PASSAGE SHOWN
UNITED STATES DISTRICT COURT SOUTHERN DISTRICT OF CALIFORNIA
September 6, 2011
FRANK W. MICHELL; MARY CHRISTINE MICHELL; CHRISTOPHER DAMITZ; LORI NUNEZ AND LUIS
NUNEZ, IV, AS INDIVIDUALS,
THE UNITED STATES OF AMERICA; COURNTEY NUNEZ; AND DOES 1 THROUGH 50, DEFENDANT.
The opinion of the court was delivered by: Honorable Barry Ted Moskowitz United States District Judge
ORDER GRANTING MOTION FOR DETERMINATION OF GOOD FAITH SETTLEMENT AND RELATED CROSS-CLAIMS AND THIRD-PARTY CLAIMS
Cross-Defendant Christopher Damitz and Third-Party Defendants Brian Johnson, Frank Modica, and Phi Huu (David) Nguyen ("Settling Defendants") have filed a motion for determination of good faith settlement under Cal. Civ. Proc. Code § 877.6. For the reasons discussed below, the motion is GRANTED.
This litigation arises out of a series of accidents on August 27, 2006, on State Route 94, in San Diego County. Frank Modica, who was riding a motorcycle, was involved in a collision with a bicyclist. The United States Border Patrol arrived at the scene of the accident and, according to Plaintiffs, parked their vehicles in such a manner as to unreasonably block the road and traffic. A group of motorcycle riders, including Plaintiffs and the Third-Party Defendants, came upon the scene at different times and crashed due to the blockage. Luis S. Nunez, III, suffered fatal injuries, and Frank W. Michell and Christopher Damitz suffered nonfatal injuries.

INFORMATION SUPPLIED

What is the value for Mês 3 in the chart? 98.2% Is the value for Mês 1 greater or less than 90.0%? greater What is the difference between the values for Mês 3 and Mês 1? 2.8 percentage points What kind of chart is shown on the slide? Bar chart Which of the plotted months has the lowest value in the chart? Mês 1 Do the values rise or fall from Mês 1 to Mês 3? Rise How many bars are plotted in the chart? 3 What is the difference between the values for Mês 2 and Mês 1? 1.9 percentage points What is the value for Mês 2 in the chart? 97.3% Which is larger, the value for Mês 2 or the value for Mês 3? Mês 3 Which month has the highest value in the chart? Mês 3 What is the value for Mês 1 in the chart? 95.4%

--

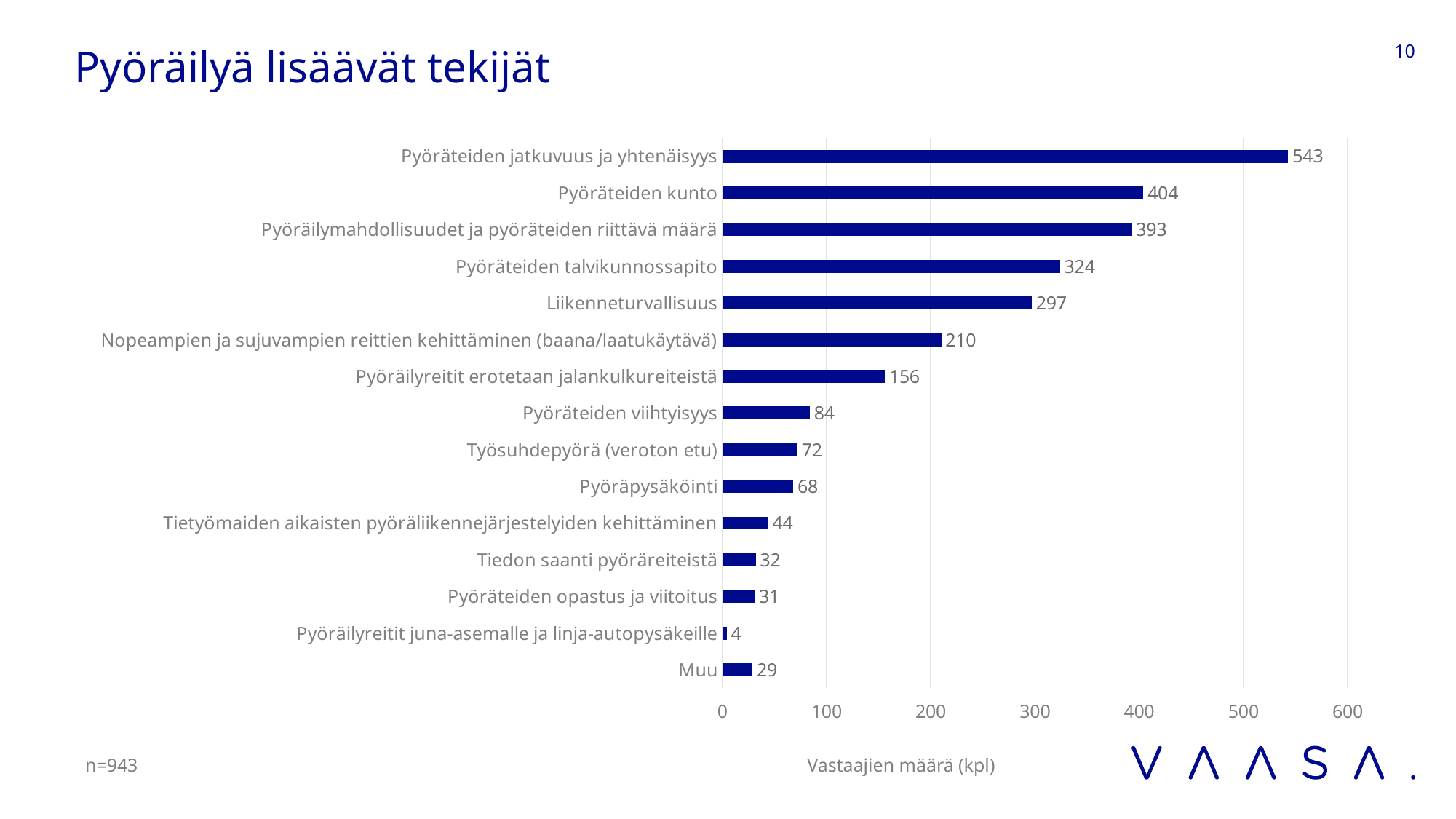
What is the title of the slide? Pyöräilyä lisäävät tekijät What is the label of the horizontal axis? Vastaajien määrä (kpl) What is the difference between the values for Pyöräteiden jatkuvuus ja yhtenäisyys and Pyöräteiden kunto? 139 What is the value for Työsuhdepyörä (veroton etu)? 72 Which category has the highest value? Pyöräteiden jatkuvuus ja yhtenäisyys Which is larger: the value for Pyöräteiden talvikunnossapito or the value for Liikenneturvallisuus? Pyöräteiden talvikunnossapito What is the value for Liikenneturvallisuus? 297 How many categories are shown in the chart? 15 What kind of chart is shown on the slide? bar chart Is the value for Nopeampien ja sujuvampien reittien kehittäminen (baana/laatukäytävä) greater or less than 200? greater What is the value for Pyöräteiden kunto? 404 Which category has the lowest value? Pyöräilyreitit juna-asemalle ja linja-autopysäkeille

REQUIRED WORK
**a)** In the court order, take the stretch from "UNITED STATES DISTRICT COURT" through "THROUGH 50, DEFENDANT." and write it out again, replacing "SOUTHERN DISTRICT OF CALIFORNIA" with "CENTRAL DISTRICT OF CALIFORNIA".
**b)** According to the court order, on what date did the series of accidents on State Route 94 take place?
You won't need the rows for anything here.

OUTPUTS FOR THE TASKS
**a)**
UNITED STATES DISTRICT COURT CENTRAL DISTRICT OF CALIFORNIA
September 6, 2011
FRANK W. MICHELL; MARY CHRISTINE MICHELL; CHRISTOPHER DAMITZ; LORI NUNEZ AND LUIS
NUNEZ, IV, AS INDIVIDUALS,
THE UNITED STATES OF AMERICA; COURNTEY NUNEZ; AND DOES 1 THROUGH 50, DEFENDANT.

**b)** August 27, 2006